My dream is dead.
“And a Happy Easter to you!” you would reply.
I can’t pinpoint when it happened exactly, but the slow decline of its vibrancy has placed it on life support for too long. And I am the one doctor remaining in the operating room who refuses to admit it’s over, while everyone else has backed away in solemn acceptance of the inevitable. I watched Grey’s Anatomy in college and my memory tells me I have just summarized every episode.
I’m leaving Laos. The vision I’ve had for the past eight years has breathed its last, and its dying wish is that I learn to dream again. I’m afraid I’ve heard that before.
I heard it when I realized the WNBA was not a viable (or desirable) career option; when my friends moved away in violation of multiple pinky promises and verbal pacts; when I moved away in the same fashion. I fear because I walk toward whatever comes next with a resigned certainty that it will end. My mind gets it, my heart hates it, and my heart always wins.
Easter is, as they say, all the things. It is sad and joyous, beautiful and abhorrent, convicting and freeing. It is also scary. Not for us, because we don’t die at Easter. Jesus of Nazareth does; and on that day, when he asks his Father if there is another way, we know that there is not. Donald Macleod writes,
“The wonder of the love of Christ for his people is not that for their sake he faced death without fear, but that for their sake he faced it, terrified. Terrified by what he knew, and terrified by what he did not know, he took damnation lovingly,” (Donald Macleod, “The Person of Christ,” P. 175).
I don’t know Jesus nearly as well as I would like, but I think there must have been great remembrance in that fear. History demanded it. The sins of mankind hung heavily in the air, and as they too met death on the cross, their last wish was silenced by Christ’s triumph.
Today I writhe over the end of something incomparably less significant, but I afford those sins no remembrance of my own. Instead, I look to their final resting place and consider the one death that gave us all life. I doubt that anyone has ever remembered this eternity altering promise enough.
As I say goodbye to four years in Laos, to teammates that are family, to events that changed me forever, I live in a constant state of reflection.
“Remember when that bull charged that guy in the middle of the road.”
“Remember when there was a cockroach inside my helmet?”
“Remember how you would buy me waffles when I was sad?”
I do remember, and it is what makes the end so sad. This week, I remembered so far back that I read my journal that spanned the six months leading up to my departure for Laos.
Fear. I found a lot of fear in that journal. I mean, I could have written it yesterday. It was the death of another dream. (Should I interrupt myself here and clue you into my hopelessly dramatic disposition, or are you getting that? You’re getting it.)
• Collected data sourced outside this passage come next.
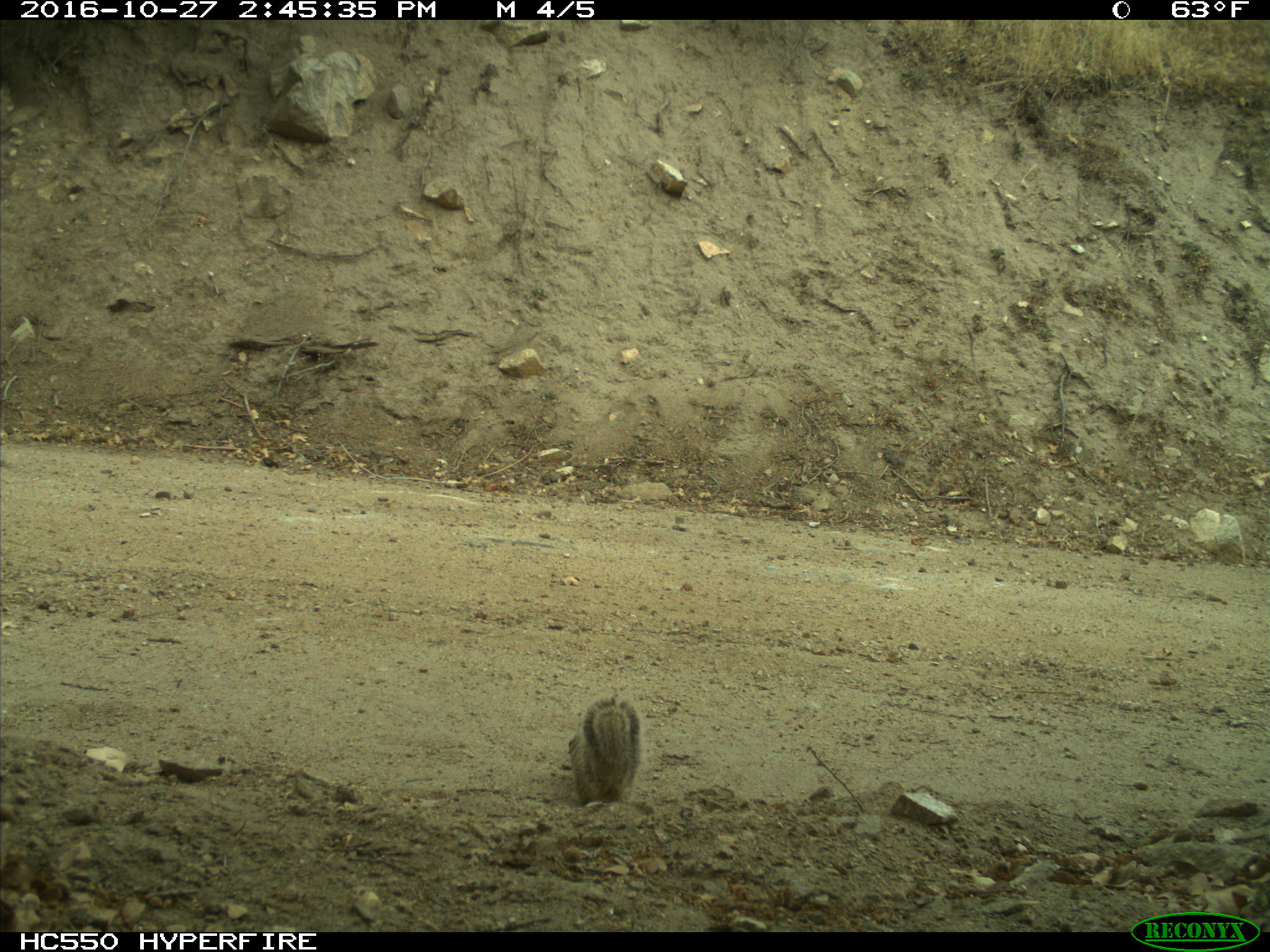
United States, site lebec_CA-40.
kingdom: Animalia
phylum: Chordata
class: Mammalia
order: Rodentia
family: Sciuridae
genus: Otospermophilus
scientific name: Otospermophilus beecheyi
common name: california ground squirrel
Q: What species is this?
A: Otospermophilus beecheyi (california ground squirrel).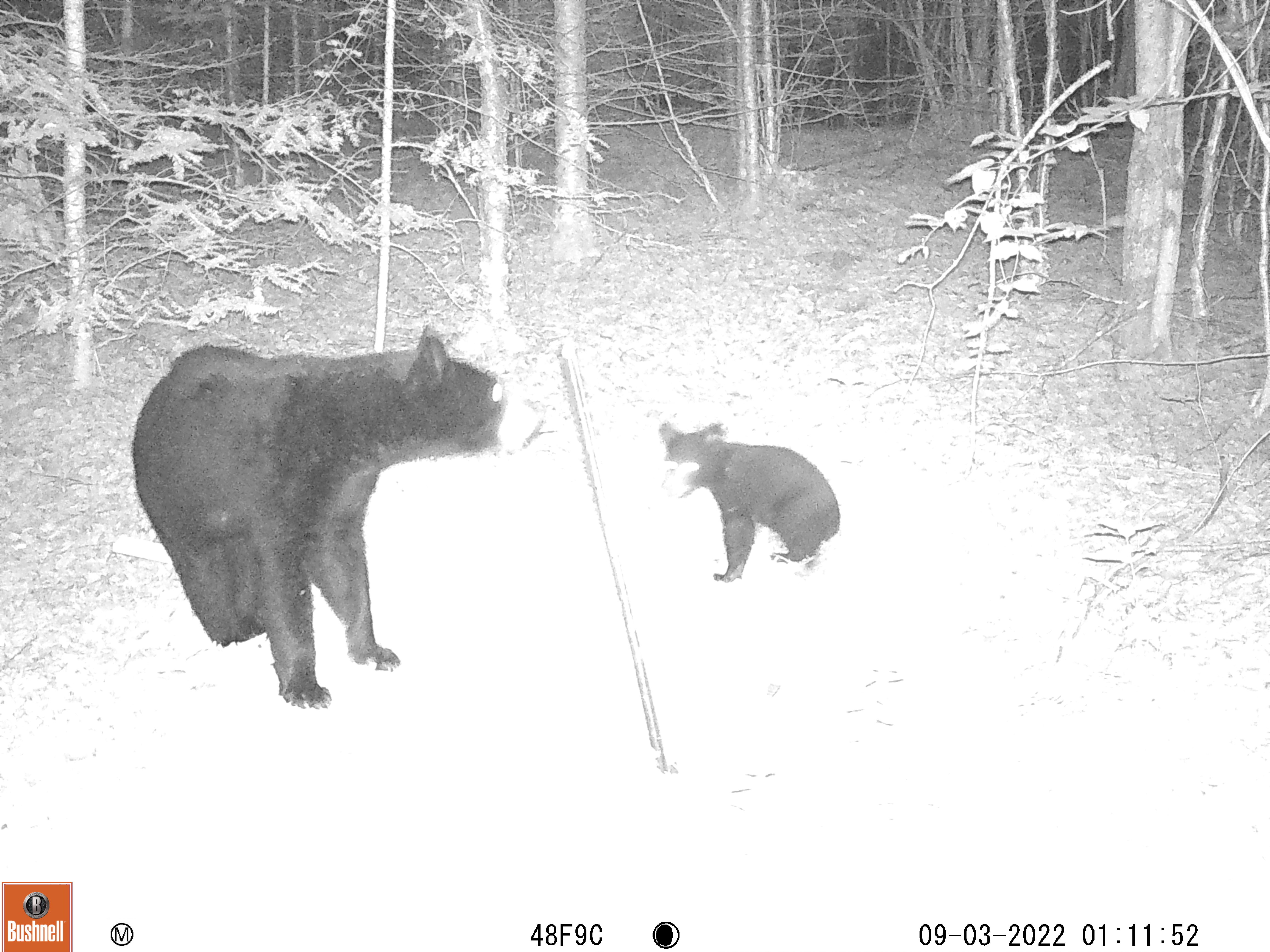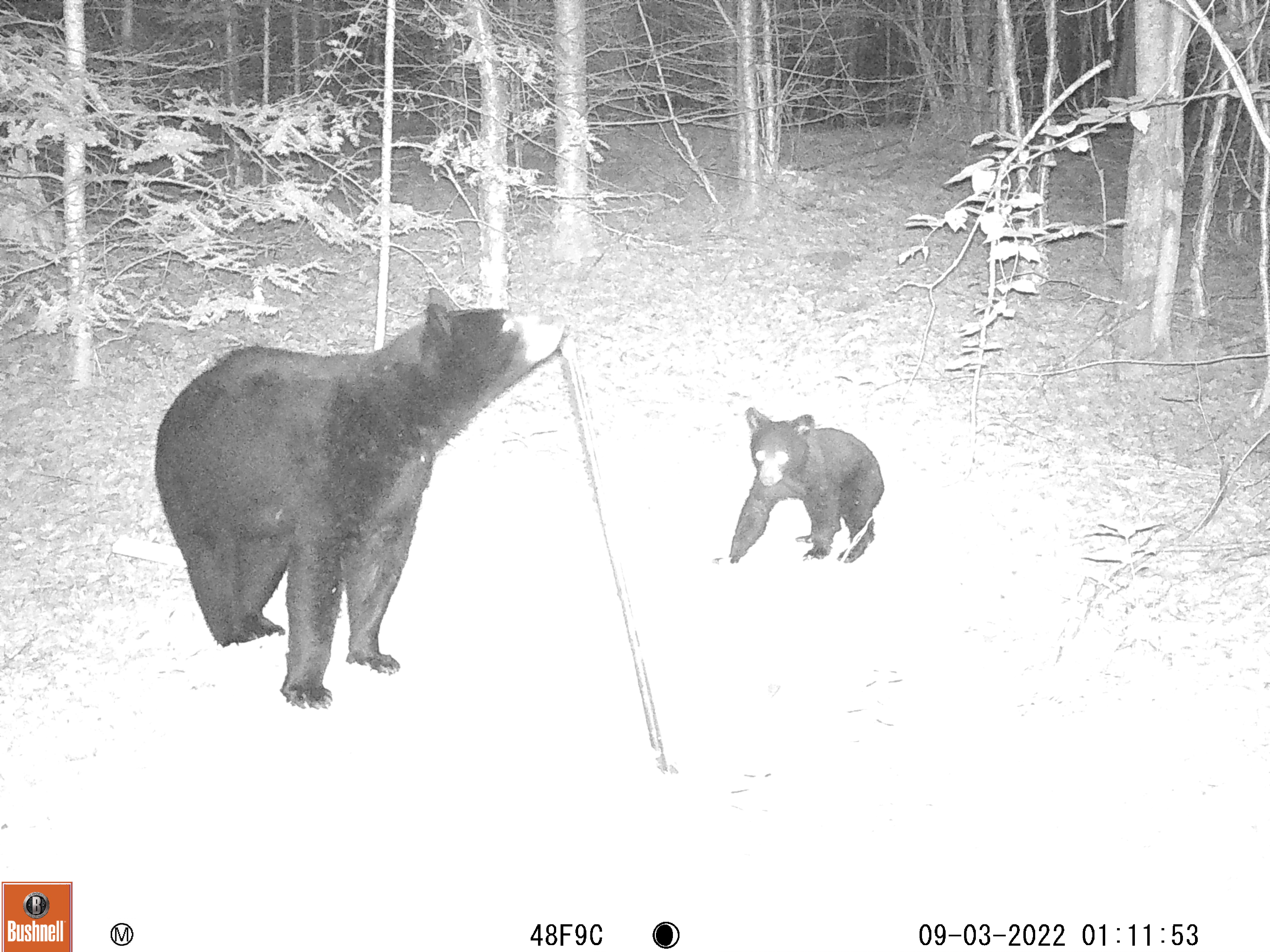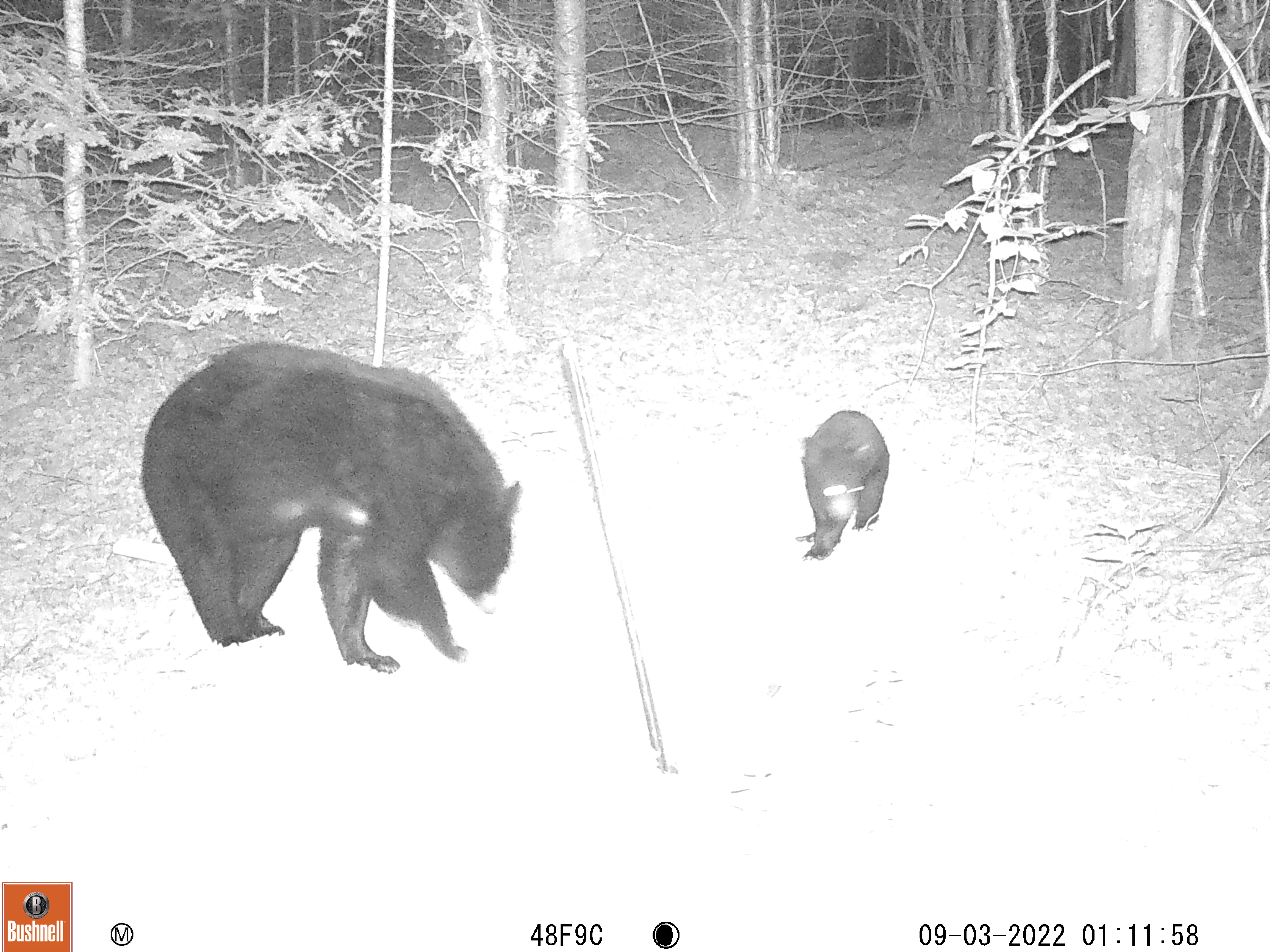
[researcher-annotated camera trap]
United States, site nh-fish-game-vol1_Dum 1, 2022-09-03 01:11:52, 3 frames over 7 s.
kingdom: Animalia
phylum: Chordata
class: Mammalia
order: Carnivora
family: Ursidae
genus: Ursus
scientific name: Ursus americanus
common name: black bear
My words were sad and final and full of moments that colored that season so richly. They also carried the same remembrance of the cross, and it is this memory that transcends the finite boundaries of my earthly dreams, allowing them to die when needed, and be reborn just the same.
I will learn to dream again. I’m perhaps even a little nervous and excited and afraid to say I’ve already started. That inkling of fear slingshots me again to Calvary, to a Savior, trembling over what waited next. But Jesus’ fear does not exist so that I might have a companion in my angst, but so that I would never have to fear again. It dies with him, and begs us to remember:
When we were dead in our trespasses.
When we first believed and the veil was lifted.
When Jesus drank the cup of wrath and presented us with the cup of glory.
Remember with me today, that endings are not the end or the beginning. They are a symbol, urging us to look to Christ, whose supreme hope is that we glorify God and enjoy Him forever. It is this dream that never dies, draws no final breath, and calls all other dreams to itself and asks “are you willing to sacrifice yourself”? And if they answer “yes,” they will change us forever, sting when they come to a close, and color our lives with the memories we most fondly recall with, “Remember when.”
Does Christ have full ownership of your dreams?
How can you more fully surrender your dreams to Christ?